5. A device for predicting output power of multiple renewable energy stations, characterized in that: include: A historical environmental parameter and historical electrical parameter acquisition module is used to obtain historical environmental parameters and historical electrical parameters of new energy stations; A preprocessing module, used for preprocessing the historical environmental parameters and the historical electrical parameters to obtain effective data for modeling; A multi-step advance power generation prediction model construction module is used to construct a multi-step advance power generation prediction model based on the modeling effective data in combination with a Bayesian neural network and a bidirectional long short-term memory neural network; A refined physical model building module, used to build a refined physical model of the new energy station; A fusion module, used for fusing the multi-step advance power generation prediction model and the refined physical model to generate a fusion model; A current environmental parameter and current electrical parameter acquisition module, used for real-time acquisition of the current environmental parameters and current electrical parameters of the new energy station; The power prediction module is used to input the current environmental parameters and the current electrical parameters into the fusion model and output a power prediction result.
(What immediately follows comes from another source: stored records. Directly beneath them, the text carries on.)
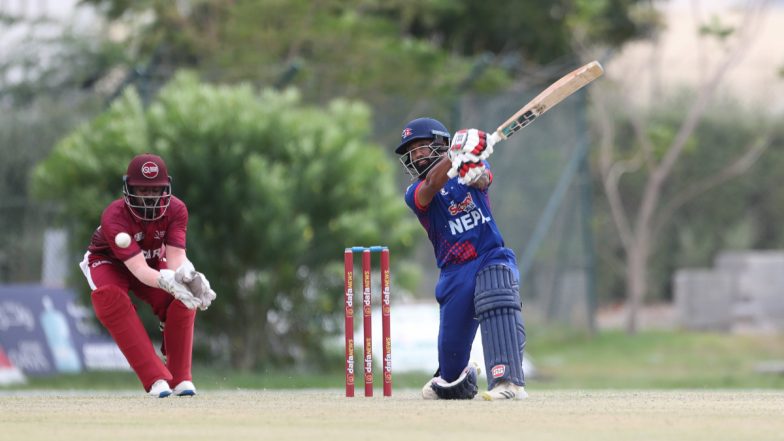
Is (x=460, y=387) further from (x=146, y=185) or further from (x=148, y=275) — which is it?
(x=146, y=185)

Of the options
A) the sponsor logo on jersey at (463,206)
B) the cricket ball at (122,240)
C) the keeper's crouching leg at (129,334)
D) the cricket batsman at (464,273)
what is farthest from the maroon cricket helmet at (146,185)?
the sponsor logo on jersey at (463,206)

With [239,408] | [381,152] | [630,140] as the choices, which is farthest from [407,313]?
[630,140]

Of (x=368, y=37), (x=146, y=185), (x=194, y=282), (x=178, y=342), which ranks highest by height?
(x=368, y=37)

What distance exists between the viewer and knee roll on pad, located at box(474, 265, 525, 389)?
27.8 feet

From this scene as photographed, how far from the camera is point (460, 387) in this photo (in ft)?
29.1

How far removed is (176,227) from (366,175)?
7112mm

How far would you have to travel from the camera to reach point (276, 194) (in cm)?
1534

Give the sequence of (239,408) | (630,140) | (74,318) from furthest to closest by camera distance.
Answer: (630,140) → (74,318) → (239,408)

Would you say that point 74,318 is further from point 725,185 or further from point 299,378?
point 725,185

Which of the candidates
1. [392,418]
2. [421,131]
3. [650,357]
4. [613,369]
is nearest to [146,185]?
[421,131]

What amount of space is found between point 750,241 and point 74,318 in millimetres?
16373

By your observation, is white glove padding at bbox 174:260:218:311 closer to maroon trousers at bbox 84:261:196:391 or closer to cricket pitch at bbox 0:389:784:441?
maroon trousers at bbox 84:261:196:391

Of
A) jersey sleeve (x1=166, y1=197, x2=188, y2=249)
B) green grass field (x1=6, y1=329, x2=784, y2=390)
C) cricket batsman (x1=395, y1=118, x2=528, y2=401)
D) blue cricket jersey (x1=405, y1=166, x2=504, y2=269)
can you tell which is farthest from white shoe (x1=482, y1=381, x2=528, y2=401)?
green grass field (x1=6, y1=329, x2=784, y2=390)

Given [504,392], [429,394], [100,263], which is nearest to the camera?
[504,392]
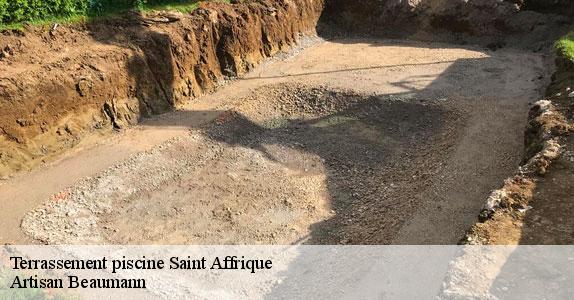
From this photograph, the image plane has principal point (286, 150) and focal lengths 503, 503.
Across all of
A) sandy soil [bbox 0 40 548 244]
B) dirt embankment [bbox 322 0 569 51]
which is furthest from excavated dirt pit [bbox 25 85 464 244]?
dirt embankment [bbox 322 0 569 51]

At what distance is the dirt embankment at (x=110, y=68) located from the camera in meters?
13.7

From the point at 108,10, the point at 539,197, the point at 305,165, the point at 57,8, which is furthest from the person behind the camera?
the point at 108,10

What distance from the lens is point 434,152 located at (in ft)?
46.9

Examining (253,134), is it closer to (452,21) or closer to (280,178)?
(280,178)

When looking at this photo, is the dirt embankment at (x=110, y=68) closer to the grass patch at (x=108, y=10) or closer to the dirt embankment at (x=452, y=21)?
the grass patch at (x=108, y=10)

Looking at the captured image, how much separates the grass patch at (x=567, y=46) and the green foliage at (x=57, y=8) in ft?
46.2

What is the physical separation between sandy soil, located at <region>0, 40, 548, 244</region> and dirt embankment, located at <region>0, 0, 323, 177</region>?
0.68 m

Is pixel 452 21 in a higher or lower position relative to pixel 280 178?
higher

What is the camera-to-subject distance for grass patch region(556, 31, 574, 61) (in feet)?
54.1

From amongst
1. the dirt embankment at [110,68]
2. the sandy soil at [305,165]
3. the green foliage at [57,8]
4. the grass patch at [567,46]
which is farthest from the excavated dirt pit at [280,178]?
the green foliage at [57,8]

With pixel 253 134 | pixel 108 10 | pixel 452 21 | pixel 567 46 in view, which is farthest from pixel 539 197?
pixel 452 21

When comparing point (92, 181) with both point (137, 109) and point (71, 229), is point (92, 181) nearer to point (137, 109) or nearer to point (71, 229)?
point (71, 229)

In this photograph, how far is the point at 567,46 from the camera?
17.3 metres

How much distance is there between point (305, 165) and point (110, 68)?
667cm
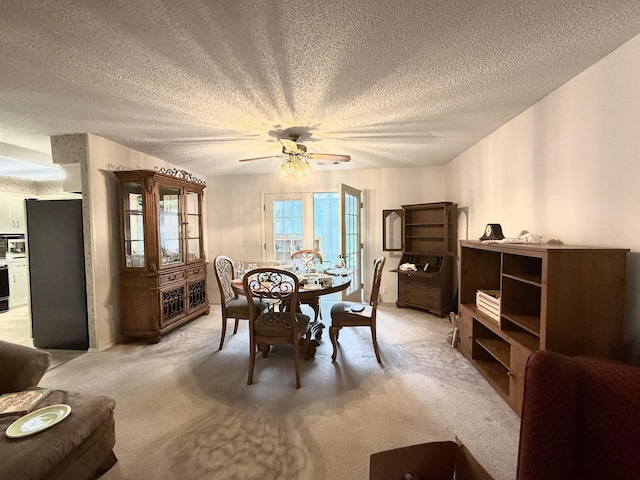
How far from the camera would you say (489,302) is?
8.18 feet

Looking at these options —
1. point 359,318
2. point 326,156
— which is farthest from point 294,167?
point 359,318

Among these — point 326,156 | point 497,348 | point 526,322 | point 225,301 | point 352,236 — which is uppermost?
point 326,156

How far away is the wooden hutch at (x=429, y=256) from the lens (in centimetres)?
422

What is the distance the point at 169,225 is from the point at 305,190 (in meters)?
2.27

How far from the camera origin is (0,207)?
16.9ft

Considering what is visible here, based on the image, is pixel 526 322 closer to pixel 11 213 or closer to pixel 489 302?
pixel 489 302

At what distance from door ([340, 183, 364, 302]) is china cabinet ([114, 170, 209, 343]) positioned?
2207 mm

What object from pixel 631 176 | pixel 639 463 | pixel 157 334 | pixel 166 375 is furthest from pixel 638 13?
pixel 157 334

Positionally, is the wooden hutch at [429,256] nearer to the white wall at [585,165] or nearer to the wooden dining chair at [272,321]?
the white wall at [585,165]

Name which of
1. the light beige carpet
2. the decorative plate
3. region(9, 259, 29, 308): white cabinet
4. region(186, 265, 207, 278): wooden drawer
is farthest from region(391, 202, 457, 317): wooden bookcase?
region(9, 259, 29, 308): white cabinet

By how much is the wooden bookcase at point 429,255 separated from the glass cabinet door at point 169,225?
3.17 meters

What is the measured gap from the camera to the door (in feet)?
12.9

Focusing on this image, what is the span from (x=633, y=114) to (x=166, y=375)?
380 cm

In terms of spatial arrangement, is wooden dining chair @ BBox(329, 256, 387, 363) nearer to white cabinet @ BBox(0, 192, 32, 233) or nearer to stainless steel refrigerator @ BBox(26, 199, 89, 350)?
stainless steel refrigerator @ BBox(26, 199, 89, 350)
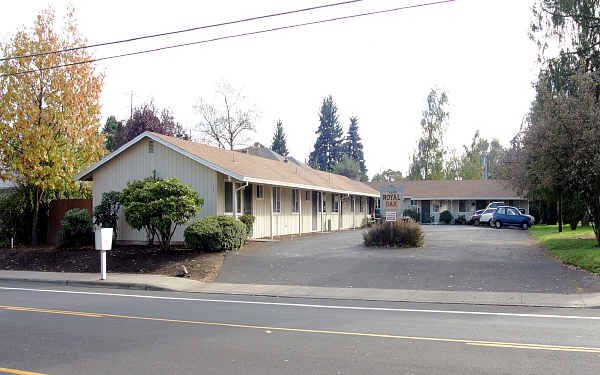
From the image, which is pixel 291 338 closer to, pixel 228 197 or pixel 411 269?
pixel 411 269

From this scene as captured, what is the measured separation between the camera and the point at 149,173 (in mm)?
22000

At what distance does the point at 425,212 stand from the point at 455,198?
131 inches

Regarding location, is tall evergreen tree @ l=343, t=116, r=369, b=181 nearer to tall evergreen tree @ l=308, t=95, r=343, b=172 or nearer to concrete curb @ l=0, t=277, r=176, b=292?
tall evergreen tree @ l=308, t=95, r=343, b=172

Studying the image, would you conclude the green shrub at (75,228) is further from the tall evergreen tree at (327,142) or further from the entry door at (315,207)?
the tall evergreen tree at (327,142)

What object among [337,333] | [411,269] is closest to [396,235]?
[411,269]

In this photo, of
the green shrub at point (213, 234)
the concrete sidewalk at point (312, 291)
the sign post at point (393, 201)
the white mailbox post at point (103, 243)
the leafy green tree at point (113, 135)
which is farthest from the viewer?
the leafy green tree at point (113, 135)

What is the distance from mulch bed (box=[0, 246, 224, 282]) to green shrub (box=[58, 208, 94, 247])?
0.57 m

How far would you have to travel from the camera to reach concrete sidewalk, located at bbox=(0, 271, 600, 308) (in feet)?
38.1

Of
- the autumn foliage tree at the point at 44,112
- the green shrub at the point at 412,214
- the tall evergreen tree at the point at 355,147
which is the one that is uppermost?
the tall evergreen tree at the point at 355,147

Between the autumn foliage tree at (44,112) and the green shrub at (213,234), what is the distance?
7.76 metres

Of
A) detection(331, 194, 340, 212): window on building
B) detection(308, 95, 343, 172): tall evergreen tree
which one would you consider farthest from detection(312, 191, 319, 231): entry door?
detection(308, 95, 343, 172): tall evergreen tree

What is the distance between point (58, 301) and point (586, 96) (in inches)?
703

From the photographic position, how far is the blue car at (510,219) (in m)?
38.1

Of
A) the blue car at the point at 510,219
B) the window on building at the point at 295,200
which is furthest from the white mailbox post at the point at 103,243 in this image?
the blue car at the point at 510,219
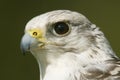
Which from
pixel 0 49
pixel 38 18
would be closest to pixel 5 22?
pixel 0 49

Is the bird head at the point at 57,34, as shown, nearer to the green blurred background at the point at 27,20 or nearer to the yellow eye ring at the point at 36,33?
the yellow eye ring at the point at 36,33

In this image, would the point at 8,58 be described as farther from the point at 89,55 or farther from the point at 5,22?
the point at 89,55

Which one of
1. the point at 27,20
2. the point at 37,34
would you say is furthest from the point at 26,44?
the point at 27,20

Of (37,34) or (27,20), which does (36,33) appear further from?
(27,20)

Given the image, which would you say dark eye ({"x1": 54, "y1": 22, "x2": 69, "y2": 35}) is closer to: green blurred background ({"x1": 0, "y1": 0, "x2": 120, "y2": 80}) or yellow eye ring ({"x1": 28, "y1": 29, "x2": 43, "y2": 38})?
yellow eye ring ({"x1": 28, "y1": 29, "x2": 43, "y2": 38})

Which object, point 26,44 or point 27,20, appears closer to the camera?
point 26,44

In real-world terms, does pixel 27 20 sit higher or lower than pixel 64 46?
higher
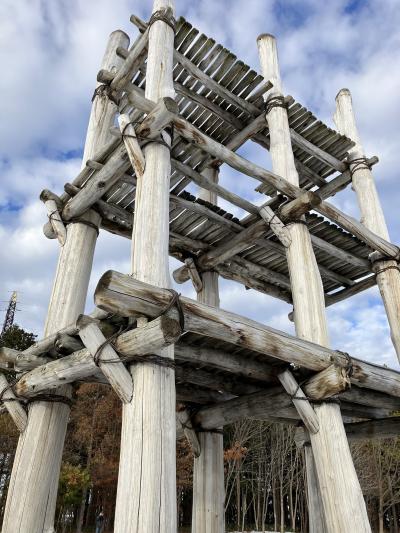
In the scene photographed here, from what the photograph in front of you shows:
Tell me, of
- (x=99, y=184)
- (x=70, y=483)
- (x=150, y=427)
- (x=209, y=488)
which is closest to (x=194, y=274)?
(x=99, y=184)

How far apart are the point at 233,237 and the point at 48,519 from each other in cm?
454

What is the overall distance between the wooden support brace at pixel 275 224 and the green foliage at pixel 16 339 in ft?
Answer: 67.7

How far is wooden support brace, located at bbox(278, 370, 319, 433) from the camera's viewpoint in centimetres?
457

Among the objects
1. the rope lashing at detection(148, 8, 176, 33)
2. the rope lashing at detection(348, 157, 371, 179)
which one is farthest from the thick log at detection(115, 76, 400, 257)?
the rope lashing at detection(348, 157, 371, 179)

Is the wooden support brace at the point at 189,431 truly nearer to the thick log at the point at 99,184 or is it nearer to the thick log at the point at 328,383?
the thick log at the point at 328,383

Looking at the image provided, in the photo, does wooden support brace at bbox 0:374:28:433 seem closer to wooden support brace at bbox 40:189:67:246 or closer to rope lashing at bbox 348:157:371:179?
wooden support brace at bbox 40:189:67:246

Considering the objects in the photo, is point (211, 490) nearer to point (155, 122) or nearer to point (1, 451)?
point (155, 122)

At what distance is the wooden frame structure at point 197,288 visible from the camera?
351 cm

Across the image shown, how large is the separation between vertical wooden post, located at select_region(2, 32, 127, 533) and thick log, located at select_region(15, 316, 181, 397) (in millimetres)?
332

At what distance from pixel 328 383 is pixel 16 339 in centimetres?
2252

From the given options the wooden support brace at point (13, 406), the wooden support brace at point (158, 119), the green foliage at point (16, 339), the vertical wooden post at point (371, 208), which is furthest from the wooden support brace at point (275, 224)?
the green foliage at point (16, 339)

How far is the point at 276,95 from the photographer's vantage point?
294 inches

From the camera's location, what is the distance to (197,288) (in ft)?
25.0

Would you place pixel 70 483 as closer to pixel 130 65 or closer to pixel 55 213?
pixel 55 213
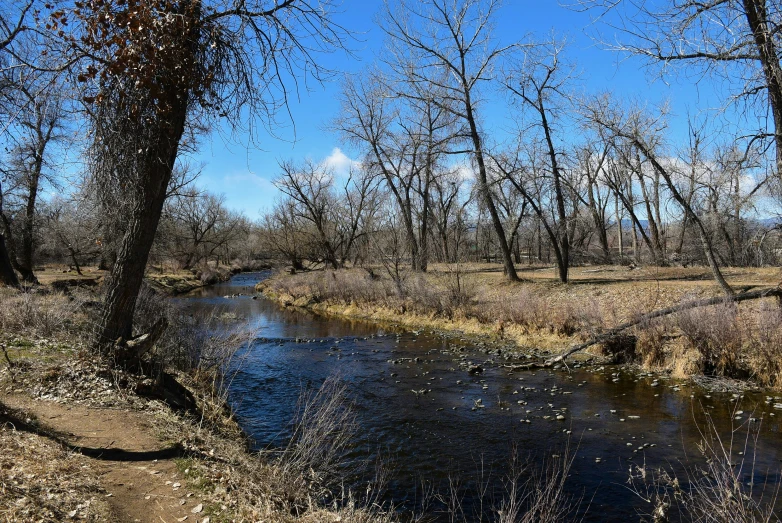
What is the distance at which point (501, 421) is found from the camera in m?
8.67

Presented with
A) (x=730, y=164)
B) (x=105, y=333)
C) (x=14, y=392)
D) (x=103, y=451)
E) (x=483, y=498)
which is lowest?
(x=483, y=498)

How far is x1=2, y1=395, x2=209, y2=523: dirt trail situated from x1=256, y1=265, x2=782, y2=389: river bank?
32.6 feet

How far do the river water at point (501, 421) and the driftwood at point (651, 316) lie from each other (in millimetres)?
528

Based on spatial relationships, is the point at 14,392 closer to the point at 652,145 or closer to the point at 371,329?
the point at 371,329

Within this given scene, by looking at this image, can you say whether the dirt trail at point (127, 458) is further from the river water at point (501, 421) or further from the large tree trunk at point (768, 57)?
the large tree trunk at point (768, 57)

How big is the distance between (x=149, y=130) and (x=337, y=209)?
110 feet

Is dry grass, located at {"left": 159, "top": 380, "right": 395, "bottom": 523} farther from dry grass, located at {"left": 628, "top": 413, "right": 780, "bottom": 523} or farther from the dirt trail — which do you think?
dry grass, located at {"left": 628, "top": 413, "right": 780, "bottom": 523}

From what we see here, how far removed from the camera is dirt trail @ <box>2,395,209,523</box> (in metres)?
4.24

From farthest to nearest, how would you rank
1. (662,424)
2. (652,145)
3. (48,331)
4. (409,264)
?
(409,264)
(652,145)
(48,331)
(662,424)

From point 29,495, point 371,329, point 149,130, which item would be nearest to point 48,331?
point 149,130

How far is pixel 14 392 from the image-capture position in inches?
244

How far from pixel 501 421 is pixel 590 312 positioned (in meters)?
6.43

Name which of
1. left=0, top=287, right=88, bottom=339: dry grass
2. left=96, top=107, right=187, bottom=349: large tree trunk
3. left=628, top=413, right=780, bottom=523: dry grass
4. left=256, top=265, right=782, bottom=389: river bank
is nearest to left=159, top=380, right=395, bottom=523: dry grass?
left=96, top=107, right=187, bottom=349: large tree trunk

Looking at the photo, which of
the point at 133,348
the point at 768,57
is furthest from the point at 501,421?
the point at 768,57
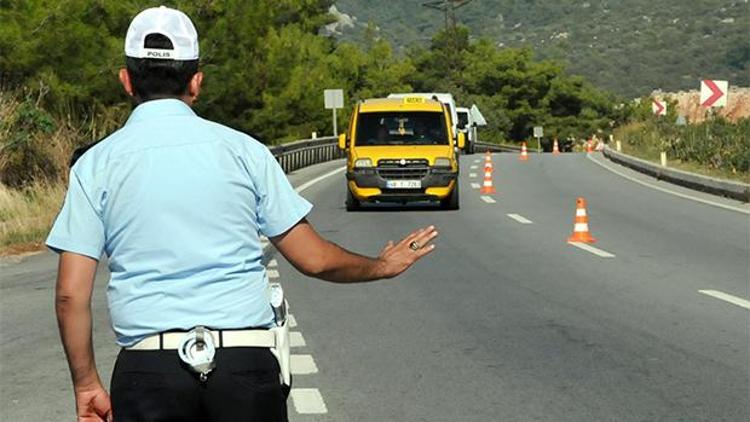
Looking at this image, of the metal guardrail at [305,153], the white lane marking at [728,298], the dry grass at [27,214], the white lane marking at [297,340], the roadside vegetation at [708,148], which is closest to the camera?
the white lane marking at [297,340]

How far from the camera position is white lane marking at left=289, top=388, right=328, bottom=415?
7.66 m

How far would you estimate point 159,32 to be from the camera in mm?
3588

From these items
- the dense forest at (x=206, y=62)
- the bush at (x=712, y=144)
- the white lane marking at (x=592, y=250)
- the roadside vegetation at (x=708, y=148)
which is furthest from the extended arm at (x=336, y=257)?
the bush at (x=712, y=144)

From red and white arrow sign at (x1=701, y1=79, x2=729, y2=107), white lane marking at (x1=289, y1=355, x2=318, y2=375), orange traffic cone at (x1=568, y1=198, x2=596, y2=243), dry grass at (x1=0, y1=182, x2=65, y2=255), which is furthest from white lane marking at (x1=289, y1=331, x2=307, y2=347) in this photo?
red and white arrow sign at (x1=701, y1=79, x2=729, y2=107)

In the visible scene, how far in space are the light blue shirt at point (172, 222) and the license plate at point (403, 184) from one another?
69.0ft

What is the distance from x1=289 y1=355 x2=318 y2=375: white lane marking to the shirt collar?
5318 mm

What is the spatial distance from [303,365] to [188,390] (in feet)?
18.9

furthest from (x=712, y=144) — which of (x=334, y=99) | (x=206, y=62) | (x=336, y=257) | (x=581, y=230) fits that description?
(x=336, y=257)

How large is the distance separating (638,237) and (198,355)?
1604 centimetres

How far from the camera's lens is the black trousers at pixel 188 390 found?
341 cm

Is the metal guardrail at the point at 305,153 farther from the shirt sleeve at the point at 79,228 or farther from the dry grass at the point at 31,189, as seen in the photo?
the shirt sleeve at the point at 79,228

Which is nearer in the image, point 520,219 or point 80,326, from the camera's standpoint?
point 80,326

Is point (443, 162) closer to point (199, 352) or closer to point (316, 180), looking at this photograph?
point (316, 180)

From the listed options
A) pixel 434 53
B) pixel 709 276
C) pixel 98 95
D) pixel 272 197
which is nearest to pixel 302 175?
pixel 98 95
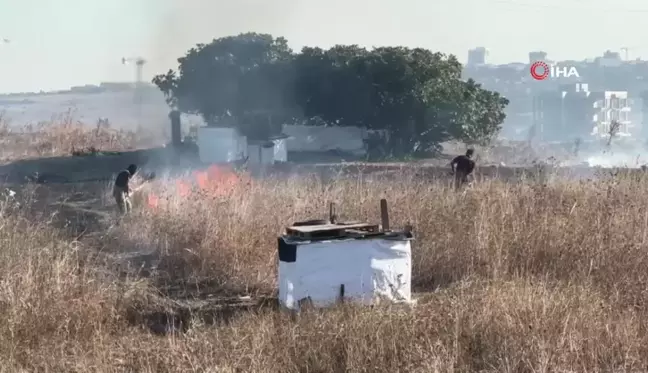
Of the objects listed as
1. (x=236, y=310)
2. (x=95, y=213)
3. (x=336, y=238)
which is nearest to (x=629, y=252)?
(x=336, y=238)

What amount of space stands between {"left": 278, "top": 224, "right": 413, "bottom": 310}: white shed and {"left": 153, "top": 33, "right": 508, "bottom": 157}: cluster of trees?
18.1 metres

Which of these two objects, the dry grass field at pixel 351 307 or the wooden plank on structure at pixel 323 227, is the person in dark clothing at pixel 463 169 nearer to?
the dry grass field at pixel 351 307

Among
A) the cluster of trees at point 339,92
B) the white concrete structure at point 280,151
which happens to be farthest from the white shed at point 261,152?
the cluster of trees at point 339,92

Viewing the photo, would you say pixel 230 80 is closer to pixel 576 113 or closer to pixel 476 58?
Result: pixel 576 113

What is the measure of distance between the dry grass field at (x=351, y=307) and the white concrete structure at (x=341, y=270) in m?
0.42

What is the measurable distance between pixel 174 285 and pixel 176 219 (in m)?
1.94

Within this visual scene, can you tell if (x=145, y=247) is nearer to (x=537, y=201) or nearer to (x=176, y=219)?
(x=176, y=219)

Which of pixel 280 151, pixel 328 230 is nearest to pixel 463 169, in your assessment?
pixel 328 230

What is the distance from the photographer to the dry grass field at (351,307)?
591cm

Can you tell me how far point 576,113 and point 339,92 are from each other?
88.3ft

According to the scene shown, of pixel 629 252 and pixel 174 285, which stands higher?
pixel 629 252

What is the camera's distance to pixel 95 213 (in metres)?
13.3

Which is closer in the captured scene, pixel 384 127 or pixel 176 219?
pixel 176 219

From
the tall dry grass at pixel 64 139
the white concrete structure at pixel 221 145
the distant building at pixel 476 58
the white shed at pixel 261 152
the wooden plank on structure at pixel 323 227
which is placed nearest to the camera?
the wooden plank on structure at pixel 323 227
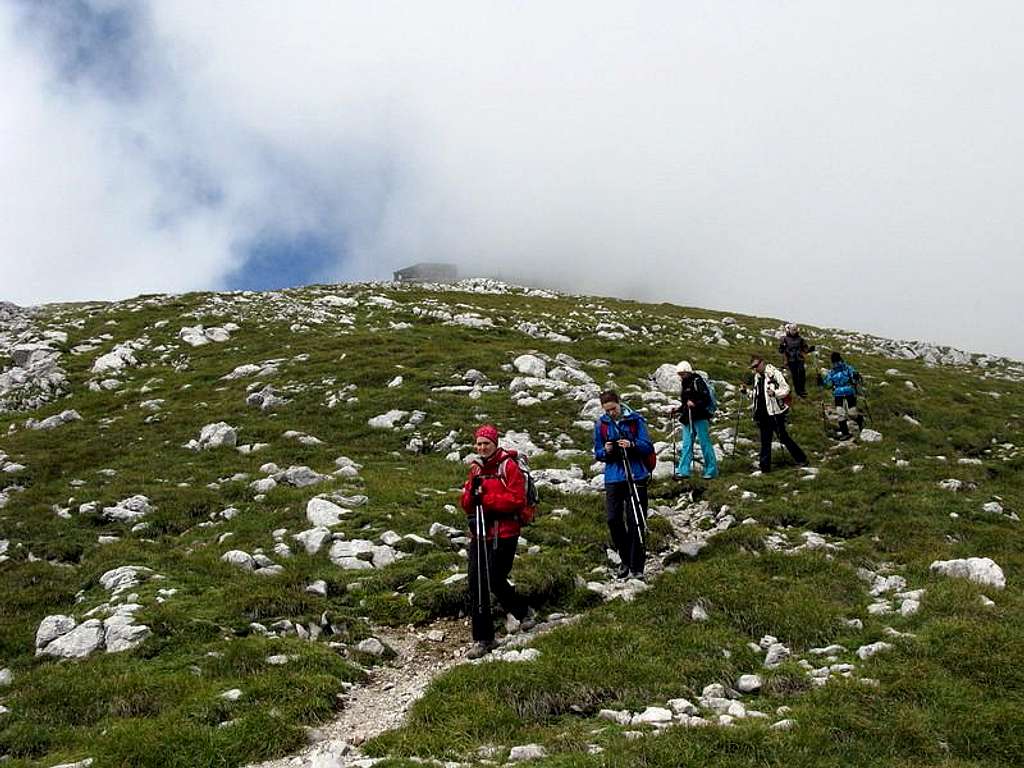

6. The device according to claim 5, characterized in that The preprocessing module comprises: A data cleaning submodule, used for performing data cleaning on the historical environmental parameters and the historical electrical parameters to obtain cleaned data; A missing value filling and outlier detection submodule is used to perform missing value filling and outlier detection on the cleaned data to obtain target data; The normalization submodule is used to normalize the target data to obtain effective data for modeling.
7. The device according to claim 5, characterized in that The multi-step advance power generation prediction model building module includes: The weight parameter calculation submodule is used to calculate the weight parameters of each modeling effective data according to the Bayesian neural network; An initial bidirectional long short-term memory neural network generation submodule, used to generate an initial bidirectional long short-term memory neural network based on the weight parameters; The multi-step advance power generation prediction model construction submodule is used to train the initial bidirectional long short-term memory neural network with the modeling effective data to obtain the multi-step advance power generation prediction model.
8. The device according to claim 5, characterized in that The refined physical model building module includes: A refined physical model building module acquisition submodule is used to obtain the physical characteristics and operation rules of the new energy station; The refined physical model construction submodule is used to construct a refined physical model of the new energy station using the physical characteristics and the operating rules.
9. An electronic device, characterized in that: The device comprises a processor and a memory: The memory is used to store program code and transmit the program code to the processor; The processor is used to execute the multi-new energy station output power prediction method described in any one of claims 1-4 according to the instructions in the program code.
10. A computer-readable storage medium, characterized in that: The computer-readable storage medium is used to store program code, and the program code is used to execute the method for predicting the output power of multiple renewable energy stations as described in any one of claims 1-4.